Solved: 5477 / 2 - Possible Heap... How did you handle it?

kutukutu9 · ‎09-03-2008

Im sure everyone has figured out what to do with this signature. It fires a lot due to the code (ad revolver) used on some high traffic websites like lanebryant.

Intelli Shield recommends we filter out webservers hosting non-ASCII web pages.

How am I supposed to know what webservers are hosting non-ASCII web pages? How can you filter this? I hate to disable this sig because it represents a high risk exploit, but so many false positives.. what have you done with 5477 - 2 ?

Description of 5477 / 2:

This signature fires on detecting unicode-encoded escape sequences in HTML pages. This is a common way to load values into memory and is frequently used in buffer overflow exploits. While the use of unescape() does not indicate anything malicious has occurred, further investigation may be warranted. This signature is also a component of META signature 5556-4.

Recommended Filters

Filter webservers hosting non-ASCII web pages.

Benign Triggers

Benign triggers have been identified with HTML pages represented in non-ASCII characters.

Many thanks

mhellman · ‎09-15-2008

I tried replying earlier, not sure if it's going to make it;-) That signature is part of a META signature 5556-4, so removing the action prevents it from firing on its own (we disabled a long time ago due to high false positive rate).
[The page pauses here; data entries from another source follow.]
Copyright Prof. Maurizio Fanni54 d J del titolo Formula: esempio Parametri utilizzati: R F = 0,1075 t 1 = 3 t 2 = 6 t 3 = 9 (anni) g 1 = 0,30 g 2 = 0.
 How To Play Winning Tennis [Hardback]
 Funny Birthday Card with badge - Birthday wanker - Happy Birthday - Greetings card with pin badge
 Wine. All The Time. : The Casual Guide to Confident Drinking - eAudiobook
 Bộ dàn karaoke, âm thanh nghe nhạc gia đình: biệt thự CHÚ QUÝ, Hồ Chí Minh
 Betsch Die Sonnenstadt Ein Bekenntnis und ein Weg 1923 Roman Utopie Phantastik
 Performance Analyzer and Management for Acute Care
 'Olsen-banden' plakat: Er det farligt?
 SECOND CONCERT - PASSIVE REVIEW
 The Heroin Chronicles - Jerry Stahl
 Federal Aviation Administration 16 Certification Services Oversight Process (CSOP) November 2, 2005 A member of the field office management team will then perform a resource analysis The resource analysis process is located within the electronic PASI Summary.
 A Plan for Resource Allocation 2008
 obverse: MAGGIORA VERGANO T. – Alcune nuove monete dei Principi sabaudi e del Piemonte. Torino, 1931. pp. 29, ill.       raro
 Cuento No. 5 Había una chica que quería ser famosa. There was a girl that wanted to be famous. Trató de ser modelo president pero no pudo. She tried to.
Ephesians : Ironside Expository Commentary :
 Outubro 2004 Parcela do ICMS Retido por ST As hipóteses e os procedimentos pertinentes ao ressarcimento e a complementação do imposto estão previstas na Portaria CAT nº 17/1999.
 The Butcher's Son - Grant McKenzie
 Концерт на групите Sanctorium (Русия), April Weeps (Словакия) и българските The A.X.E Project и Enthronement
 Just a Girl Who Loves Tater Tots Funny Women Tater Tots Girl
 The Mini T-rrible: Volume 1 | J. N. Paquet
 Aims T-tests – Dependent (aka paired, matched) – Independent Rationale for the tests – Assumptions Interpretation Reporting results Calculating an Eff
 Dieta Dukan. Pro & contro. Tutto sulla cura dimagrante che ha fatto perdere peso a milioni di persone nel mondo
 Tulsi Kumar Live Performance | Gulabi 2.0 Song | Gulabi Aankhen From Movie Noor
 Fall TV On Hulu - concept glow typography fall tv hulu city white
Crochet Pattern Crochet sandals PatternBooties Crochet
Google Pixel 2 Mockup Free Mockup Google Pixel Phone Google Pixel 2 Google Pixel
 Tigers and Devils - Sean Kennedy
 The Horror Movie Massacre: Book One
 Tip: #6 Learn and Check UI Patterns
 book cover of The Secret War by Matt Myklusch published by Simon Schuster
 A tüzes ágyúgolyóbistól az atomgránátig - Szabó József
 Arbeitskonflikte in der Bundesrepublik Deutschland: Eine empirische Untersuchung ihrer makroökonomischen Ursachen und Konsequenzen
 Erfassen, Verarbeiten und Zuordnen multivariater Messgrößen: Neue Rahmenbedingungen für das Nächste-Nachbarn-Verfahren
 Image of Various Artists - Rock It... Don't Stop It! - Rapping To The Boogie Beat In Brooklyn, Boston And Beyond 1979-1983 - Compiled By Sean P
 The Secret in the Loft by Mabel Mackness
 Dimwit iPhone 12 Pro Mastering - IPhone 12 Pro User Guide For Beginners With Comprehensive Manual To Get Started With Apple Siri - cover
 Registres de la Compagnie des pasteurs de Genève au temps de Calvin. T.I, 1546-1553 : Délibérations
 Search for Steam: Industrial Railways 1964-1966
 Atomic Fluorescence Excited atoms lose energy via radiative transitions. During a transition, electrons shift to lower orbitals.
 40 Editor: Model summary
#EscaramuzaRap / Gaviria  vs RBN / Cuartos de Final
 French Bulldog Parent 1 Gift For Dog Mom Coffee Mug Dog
If you disable/retire it, you'll have to deal with 5556-4 as well.

View solution in original post

sadbulali · ‎09-09-2008

To enable Cisco IOS URL filtering, use the urlfilter command in policy-map-class configuration mode. To disable URL filtering, use the no form of this command.

urlfilter parameter-map-name

no urlfilter parameter-map-name

Farrukh Haroon · ‎09-13-2008

In Sig release 354 Cisco has removed the 'Produce Alert' from this signature:

S354 Release Notes:

5.x, 6.x5477.2 Possible Heap Payload Construction STRING-TCP High True

5477.2 "produce-alert" event-action was removed.

Just upgrade to reduce the noise.

Regards

Farrukh

kutukutu9 · ‎09-15-2008

That makes me wonder what good is it to leave a signature enabled but not producing alerts or any other event for that matter? Wasting CPU yes?

mhellman · ‎09-15-2008

I tried replying earlier, not sure if it's going to make it;-) That signature is part of a META signature 5556-4, so removing the action prevents it from firing on its own (we disabled a long time ago due to high false positive rate). If you disable/retire it, you'll have to deal with 5556-4 as well.

craiwill · ‎09-15-2008

The signature is still used as a meta component in several signatures.

mhellman · ‎09-15-2008

You mean more than just the one indicated? I don't see how that's possible because intellishield.cisco.com only mentions the one (I laugh in Cisco's general direction). I'm not aware of any way to list which META signatures a component sig is part of, so perhaps you could list the relevant META sigs here?

craiwill · ‎09-16-2008

I'll update the documentation shortly.

This signature is also a component of the following META signatures: 5556-4, 6279-0, 6297-0, 6298-0, 6403-0, 6408-0, 6409-0, 6410-0, 6524-0, 6534-0, 6535-0, 6536-0, 6544-0, 6794-0, 6795-0, 6930-0, 6940-0, 6942-0, 6988-0, 6990-0, 7206-0, 7209-0, 7229-0 and 7237-0.